The weekend prior to the festival, they had a whole three days of films on a giant screen in St Andrew Square for free. I like free, so we duly trundled in to see Metropolis.

I found out this was the somewhat controversial Giorgio Moroder version, coloured and resubbed with a pop soundtrack. I actually thought that the music worked well on the whole, with the exception of the dreadful Pat Benatar track for the love-themed scenes. Pounding synths go well with grim pounding machinery, it turns out.

As for the film? I loved it. I've only ever seen the famous snippets of scenes (for instance, in Queen's Radio Gaga video), but those glorious shots of an Art-Deco-ish, monorails-and-biplanes future are justly praised.

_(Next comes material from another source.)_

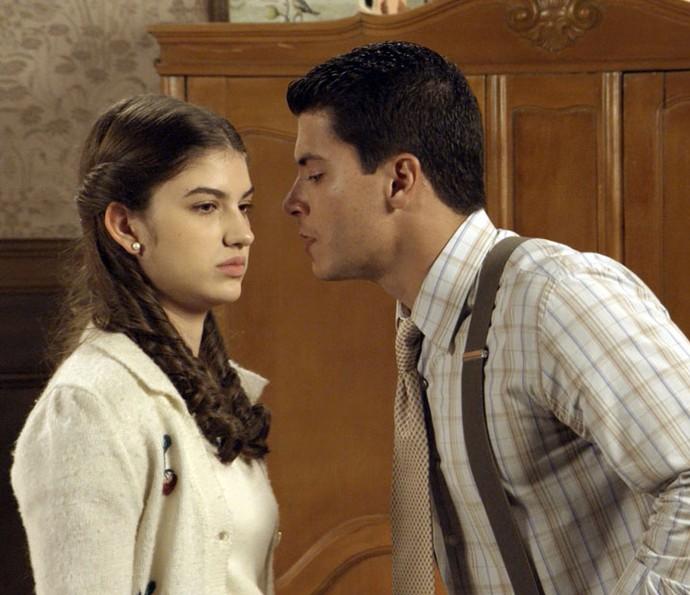 Gerusa desvia de beijo de Osório (Foto: TV Globo)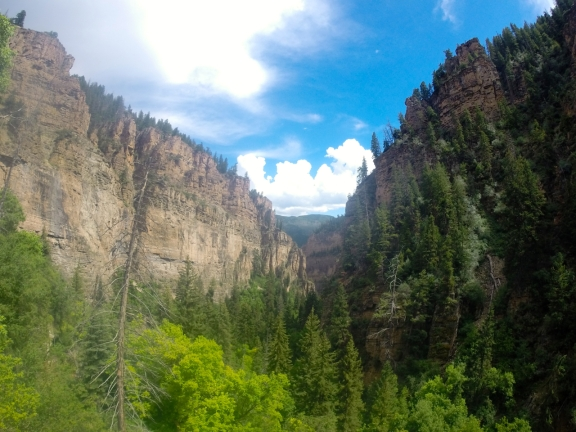 Just before reaching the lake, you get a breathtaking vantage of the canyon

The plot seems to be one of those things that remains topical: the rich city with a Worker's City underneath where the unwashed masses toil at giant machines, the secret meetings of the workers waiting for the great mediator to fix everything, the...erm, robot-women made by mad scientists. Visually, it's lovely; the special effects are impressive by 1920s standards, the hand-drawn scenery is gorgeous, the metaphors striking (seven deadly sins coming to life, the evil robot as the Whore of Babylon, the Tower of Babel). Plus, Freder and Maria are impossibly handsome.

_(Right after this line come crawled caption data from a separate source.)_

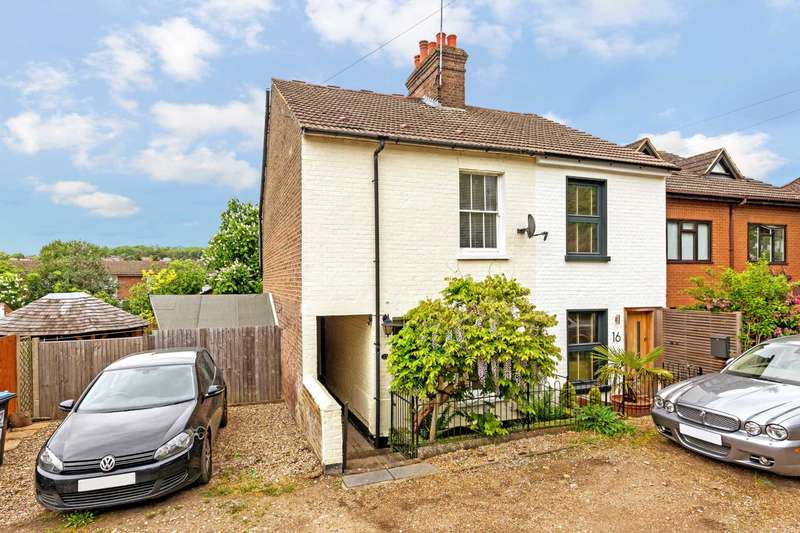 3 Bedrooms Semi Detached House for sale in Middle Road, Berkhamsted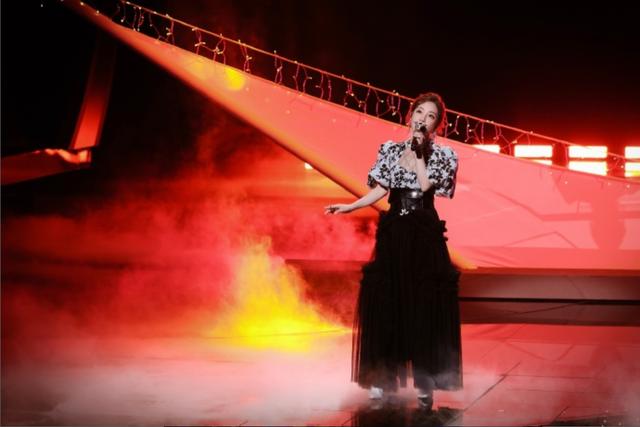 冯提莫再次演唱中国风歌曲,一身黑白镂空裙的提莫,也太美了吧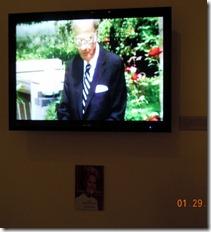 Billy Graham presiding over Pat Nixon's funeral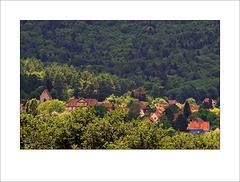 Petit village d'Alsace dans son écrin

I'm particularly selective about the sci-fi I like, both on screen and in print. I don't like super-hardcore, spend ten pages telling me how your rocket obeys the current knowledge of physics. I do like good characters, a compelling story and good visually descriptive epicness. Metropolis pretty much delivers on all counts. Can't believe I've only just got round to seeing it!


The first EIFF offering proper is directed by, and starring, Noel Clarke, who readers might know better as Mickey from Doctor Who. The man himself was at Cineworld and introduced the film- it's been compared to The Matrix and Inception, but it was filmed on something like a 200 times smaller budget.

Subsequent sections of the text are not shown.